=== What to do ===
Copy out the line containing "Which among the items" and each line after it, through the last one in the material, exactly as written.

=== Provided data ===
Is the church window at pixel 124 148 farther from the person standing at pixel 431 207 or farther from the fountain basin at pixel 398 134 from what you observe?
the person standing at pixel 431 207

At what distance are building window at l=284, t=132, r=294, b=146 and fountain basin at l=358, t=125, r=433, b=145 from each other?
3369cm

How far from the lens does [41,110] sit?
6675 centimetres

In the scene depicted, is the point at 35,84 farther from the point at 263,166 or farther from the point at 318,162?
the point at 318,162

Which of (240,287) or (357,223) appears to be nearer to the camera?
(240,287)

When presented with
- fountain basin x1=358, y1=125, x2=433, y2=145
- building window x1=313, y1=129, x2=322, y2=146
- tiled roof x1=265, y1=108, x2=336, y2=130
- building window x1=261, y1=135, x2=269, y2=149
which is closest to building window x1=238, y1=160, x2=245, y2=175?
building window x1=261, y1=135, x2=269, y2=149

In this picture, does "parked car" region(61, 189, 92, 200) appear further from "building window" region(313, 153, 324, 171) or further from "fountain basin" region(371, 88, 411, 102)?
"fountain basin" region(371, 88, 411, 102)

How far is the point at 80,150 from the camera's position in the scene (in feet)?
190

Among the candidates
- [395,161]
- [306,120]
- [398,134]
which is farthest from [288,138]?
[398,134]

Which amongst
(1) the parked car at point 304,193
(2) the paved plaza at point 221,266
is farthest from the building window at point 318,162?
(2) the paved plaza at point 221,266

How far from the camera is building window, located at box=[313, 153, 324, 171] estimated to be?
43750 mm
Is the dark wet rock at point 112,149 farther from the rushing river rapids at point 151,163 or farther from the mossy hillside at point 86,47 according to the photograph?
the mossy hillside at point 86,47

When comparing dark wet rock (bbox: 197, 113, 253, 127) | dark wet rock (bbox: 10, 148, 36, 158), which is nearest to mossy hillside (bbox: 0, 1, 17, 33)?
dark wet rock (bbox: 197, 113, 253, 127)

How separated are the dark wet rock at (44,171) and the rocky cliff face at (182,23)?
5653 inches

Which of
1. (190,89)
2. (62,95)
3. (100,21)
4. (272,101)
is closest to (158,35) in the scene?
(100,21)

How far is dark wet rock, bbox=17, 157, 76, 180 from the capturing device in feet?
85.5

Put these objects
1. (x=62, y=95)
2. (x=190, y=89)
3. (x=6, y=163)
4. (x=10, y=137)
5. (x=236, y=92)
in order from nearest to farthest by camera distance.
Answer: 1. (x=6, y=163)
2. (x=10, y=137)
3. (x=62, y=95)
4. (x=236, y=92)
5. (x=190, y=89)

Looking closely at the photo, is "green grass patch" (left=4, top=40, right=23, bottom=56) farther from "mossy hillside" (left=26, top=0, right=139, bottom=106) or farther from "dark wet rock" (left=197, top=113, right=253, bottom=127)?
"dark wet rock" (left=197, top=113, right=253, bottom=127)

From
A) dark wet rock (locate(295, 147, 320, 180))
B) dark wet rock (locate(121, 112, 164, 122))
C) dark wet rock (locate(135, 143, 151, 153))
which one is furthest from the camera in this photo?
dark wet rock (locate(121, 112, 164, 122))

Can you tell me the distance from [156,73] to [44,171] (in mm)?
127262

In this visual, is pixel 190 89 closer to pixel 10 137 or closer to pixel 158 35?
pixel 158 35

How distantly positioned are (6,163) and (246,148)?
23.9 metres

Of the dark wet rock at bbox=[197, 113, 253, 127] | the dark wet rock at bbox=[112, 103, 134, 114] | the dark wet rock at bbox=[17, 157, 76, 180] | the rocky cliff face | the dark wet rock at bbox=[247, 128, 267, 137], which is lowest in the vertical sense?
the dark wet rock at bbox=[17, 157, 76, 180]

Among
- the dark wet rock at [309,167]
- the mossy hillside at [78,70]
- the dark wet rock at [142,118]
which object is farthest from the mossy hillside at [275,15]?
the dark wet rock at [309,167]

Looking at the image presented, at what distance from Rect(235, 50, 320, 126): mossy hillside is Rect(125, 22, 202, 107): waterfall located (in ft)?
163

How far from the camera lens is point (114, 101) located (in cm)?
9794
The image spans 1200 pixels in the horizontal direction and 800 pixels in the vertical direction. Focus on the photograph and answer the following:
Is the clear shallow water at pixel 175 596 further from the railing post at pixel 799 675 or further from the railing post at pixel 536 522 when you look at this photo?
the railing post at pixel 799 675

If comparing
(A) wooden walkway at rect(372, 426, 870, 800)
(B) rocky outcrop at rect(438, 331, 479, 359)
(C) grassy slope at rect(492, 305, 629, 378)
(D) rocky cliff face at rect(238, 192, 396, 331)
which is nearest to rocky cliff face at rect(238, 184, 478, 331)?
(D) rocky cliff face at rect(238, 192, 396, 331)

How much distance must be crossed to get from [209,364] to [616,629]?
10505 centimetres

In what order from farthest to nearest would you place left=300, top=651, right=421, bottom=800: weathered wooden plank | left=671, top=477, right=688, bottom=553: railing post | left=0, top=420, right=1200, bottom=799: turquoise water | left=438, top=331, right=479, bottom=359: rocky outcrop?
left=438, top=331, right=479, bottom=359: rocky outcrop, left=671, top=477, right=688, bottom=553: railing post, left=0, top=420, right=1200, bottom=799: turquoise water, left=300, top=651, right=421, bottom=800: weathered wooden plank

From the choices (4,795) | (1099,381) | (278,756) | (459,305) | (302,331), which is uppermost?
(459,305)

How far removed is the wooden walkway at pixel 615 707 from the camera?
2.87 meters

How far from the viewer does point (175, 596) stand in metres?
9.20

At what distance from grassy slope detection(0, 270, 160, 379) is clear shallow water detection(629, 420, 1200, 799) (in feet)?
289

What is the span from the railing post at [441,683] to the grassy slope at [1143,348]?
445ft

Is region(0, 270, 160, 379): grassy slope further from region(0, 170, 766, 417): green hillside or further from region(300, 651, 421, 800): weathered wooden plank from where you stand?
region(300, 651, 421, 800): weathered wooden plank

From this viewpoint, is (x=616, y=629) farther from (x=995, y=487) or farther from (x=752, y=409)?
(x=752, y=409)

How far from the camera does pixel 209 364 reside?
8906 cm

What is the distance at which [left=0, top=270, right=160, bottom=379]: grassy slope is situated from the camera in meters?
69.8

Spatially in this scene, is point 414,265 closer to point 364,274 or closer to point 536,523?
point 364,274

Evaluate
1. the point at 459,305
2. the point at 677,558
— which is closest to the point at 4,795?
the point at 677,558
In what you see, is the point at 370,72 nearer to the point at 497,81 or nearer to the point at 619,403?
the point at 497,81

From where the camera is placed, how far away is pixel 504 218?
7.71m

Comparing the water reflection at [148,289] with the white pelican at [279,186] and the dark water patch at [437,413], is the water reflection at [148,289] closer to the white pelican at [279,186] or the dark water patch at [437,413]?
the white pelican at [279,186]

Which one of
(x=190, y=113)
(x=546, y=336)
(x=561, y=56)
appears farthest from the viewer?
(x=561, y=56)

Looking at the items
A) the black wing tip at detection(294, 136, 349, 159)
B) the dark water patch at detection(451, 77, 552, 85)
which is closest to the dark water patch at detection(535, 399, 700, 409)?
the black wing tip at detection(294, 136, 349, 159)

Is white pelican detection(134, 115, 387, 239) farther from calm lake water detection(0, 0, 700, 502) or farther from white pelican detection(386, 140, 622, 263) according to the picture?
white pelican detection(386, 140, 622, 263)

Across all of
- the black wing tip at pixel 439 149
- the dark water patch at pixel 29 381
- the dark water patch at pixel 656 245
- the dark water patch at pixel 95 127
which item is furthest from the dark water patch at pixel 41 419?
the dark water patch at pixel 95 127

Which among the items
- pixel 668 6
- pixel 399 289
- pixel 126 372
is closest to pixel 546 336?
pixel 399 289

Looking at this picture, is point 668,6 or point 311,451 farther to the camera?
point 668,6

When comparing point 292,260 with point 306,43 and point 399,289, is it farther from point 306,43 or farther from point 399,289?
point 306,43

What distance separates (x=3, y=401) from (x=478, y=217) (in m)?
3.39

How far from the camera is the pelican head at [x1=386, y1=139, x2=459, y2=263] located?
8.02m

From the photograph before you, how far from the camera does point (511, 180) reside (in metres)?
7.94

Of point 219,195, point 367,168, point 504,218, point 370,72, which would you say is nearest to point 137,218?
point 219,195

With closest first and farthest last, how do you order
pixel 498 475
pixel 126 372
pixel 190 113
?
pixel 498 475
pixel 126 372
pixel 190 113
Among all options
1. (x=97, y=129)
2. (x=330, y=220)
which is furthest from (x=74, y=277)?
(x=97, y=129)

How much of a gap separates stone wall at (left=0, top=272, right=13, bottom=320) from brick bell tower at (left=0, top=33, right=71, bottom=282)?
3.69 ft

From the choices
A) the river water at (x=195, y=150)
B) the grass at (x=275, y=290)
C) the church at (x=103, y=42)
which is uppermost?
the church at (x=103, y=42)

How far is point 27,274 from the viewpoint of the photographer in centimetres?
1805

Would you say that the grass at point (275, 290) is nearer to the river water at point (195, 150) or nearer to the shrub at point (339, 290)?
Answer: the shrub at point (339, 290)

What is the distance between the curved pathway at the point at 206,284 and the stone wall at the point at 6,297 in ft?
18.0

=== Result for this task ===
Which among the items
- pixel 668 6
- pixel 399 289
- pixel 126 372
is closest to pixel 546 336?
pixel 399 289

Looking at this picture, is point 668,6 or point 311,451 farther to the camera?
point 668,6

When comparing point 292,260 with point 306,43 and point 399,289, is it farther from point 306,43 or farther from point 399,289?
point 306,43

What distance separates (x=3, y=401) from (x=478, y=217) (in m)?
3.39

How far from the camera is the pelican head at [x1=386, y1=139, x2=459, y2=263] located?
8.02m

From the photograph before you, how far from the camera does point (511, 180) reside (in metres)?
7.94

Of point 219,195, point 367,168, point 504,218, point 370,72, which would you say is nearest to point 137,218?
point 219,195

With closest first and farthest last, how do you order
pixel 498 475
pixel 126 372
pixel 190 113
?
pixel 498 475
pixel 126 372
pixel 190 113
Among all options
1. (x=97, y=129)
2. (x=330, y=220)
which is furthest from (x=74, y=277)?
(x=97, y=129)

How much of a gap separates stone wall at (left=0, top=272, right=13, bottom=320) from brick bell tower at (left=0, top=33, right=71, bottom=282)?
3.69 ft

From the choices
A) the river water at (x=195, y=150)
B) the grass at (x=275, y=290)
C) the church at (x=103, y=42)
which is uppermost?
the church at (x=103, y=42)

How far is point 27,274 from the viewpoint of the photographer in centimetres?
1805

Would you say that the grass at point (275, 290) is nearer to the river water at point (195, 150) or nearer to the shrub at point (339, 290)?
Answer: the shrub at point (339, 290)

What is the distance between the curved pathway at the point at 206,284 and the stone wall at the point at 6,297 in ft?
18.0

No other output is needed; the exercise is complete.